EXERCISE 1: In the Broker review, what does Sang-hyeon do with the babies left in the baby box?
EXERCISE 2: From the Broker review, extract everything from "Broker (2022) ☆☆☆(3/4): Bringing" down to "his cast members.".

GIVEN PASSAGE:
⟨
Broker (2022) ☆☆☆(3/4): Bringing Up Baby

Hirokazu Kore-eda’s latest film “Broker” is an interesting trial to admire. Like his previous film “The Truth” (2019), the movie attempts to transplant his own style and storytelling to a country outside Japan, and it is mildly engaging to observe how the movie does not lose any of his distinctively humane touch in its foreign background, though it is not one of his best works despite the good efforts from Kore-eda and his cast members.

Set in South Korea, the movie opens with a young woman named So-young (Lee Ji-eun) coming to a local church with her little baby at one night. The church has a facility taking care of abandoned babies, and she simply puts her baby into the baby box installed outside the church, but she does not know that she is actually being watched by two people inside the church: Dong-soo (Gang Dong-won) and Sang-hyeon (Song Gang-ho). On the surface, Dong-soo is a mere part-time employee who happens to be monitoring the baby box alone at this night, but he is actually an accomplice of Sang-hyeon, who takes away those babies put into the baby box and then sells them on the adoption black market.
⟩
DATASET EXCERPT:
⟨
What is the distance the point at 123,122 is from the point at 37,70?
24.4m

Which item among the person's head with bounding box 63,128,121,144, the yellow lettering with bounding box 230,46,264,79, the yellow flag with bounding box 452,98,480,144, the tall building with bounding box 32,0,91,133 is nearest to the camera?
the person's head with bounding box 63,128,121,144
⟩
EXPECTED OUTPUT 1: He takes them away and sells them on the adoption black market.

EXPECTED OUTPUT 2:
Broker (2022) ☆☆☆(3/4): Bringing Up Baby

Hirokazu Kore-eda’s latest film “Broker” is an interesting trial to admire. Like his previous film “The Truth” (2019), the movie attempts to transplant his own style and storytelling to a country outside Japan, and it is mildly engaging to observe how the movie does not lose any of his distinctively humane touch in its foreign background, though it is not one of his best works despite the good efforts from Kore-eda and his cast members.